WRITTEN REQUEST A:
Answer these questions from the Charles Lever excerpt, one per line, marking your answers (i), (ii) and (iii).
(i) Whom does the writer call the only hero of his boy days?
(ii) What place and date head the letter to Mr John Blackwood?
(iii) What quality does the writer say he is vain of?
WRITTEN REQUEST B: Please retype, word for word, the passage of the Charles Lever excerpt from "Charles Lever, His" up to and including "better to abstain.".

TEXT SHOWN:
+===+
Charles Lever, His Life in His Letters, Vol. II
Part 4
“I want to be at ‘Tony,’ but I am so very low and dispirited I shall make a mess of whatever I touch, and so it is better to abstain.
“If I could only say of John Wilson one-half that I _feel_ about him. If I could only tell Cockneydom that they never had, and probably never will have, a measure to take the height of so noble a fellow, one whose very manliness lifted him clear and clean above their petty appreciation, just as in his stalwart vigour he was a match for any score of them, and whom they would no more have ventured to scoff at while living than they would have dared to confront foot to foot upon the heather. If I could say, in fact, but a tithe of what his name calls up within me, I _could_ write a paper on the _Noctes_, but the theme would run away with me. Wilson was the only hero of my boy days, and I never displaced him from the pedestal since. By Jove! ‘Ebony’ had giants in those days. Do you know that no praise of O’D. had the same flattery for me as comparing it with the papers by Maginn long ago. So you see I am ending my days under the flag that fascinated my first ambition: my grief is, my dear Blackwood, that you have not had the first of the liquor and not the lees of the cask.”
_To Mr John Blackwood._
“Villa Morelli, Florence, _Sept_. 6, 1864.
“I have just had your letter and enclosure,--many thanks for both. I hope you may like the O’D. I sent you for next month. Don’t be afraid of my breaking down as to time, though I may as to merit. You may always rely on my punctuality--and I am vain of it, as the only orderly quality in my whole nature....
+===+
DATA SHOWN:

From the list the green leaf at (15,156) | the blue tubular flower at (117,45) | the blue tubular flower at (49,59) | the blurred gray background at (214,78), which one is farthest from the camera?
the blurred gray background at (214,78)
+===+
FULL RESPONSE A:
(i) John Wilson
(ii) Villa Morelli, Florence, Sept. 6, 1864
(iii) His punctuality, the only orderly quality in his whole nature

FULL RESPONSE B:
Charles Lever, His Life in His Letters, Vol. II
Part 4
“I want to be at ‘Tony,’ but I am so very low and dispirited I shall make a mess of whatever I touch, and so it is better to abstain.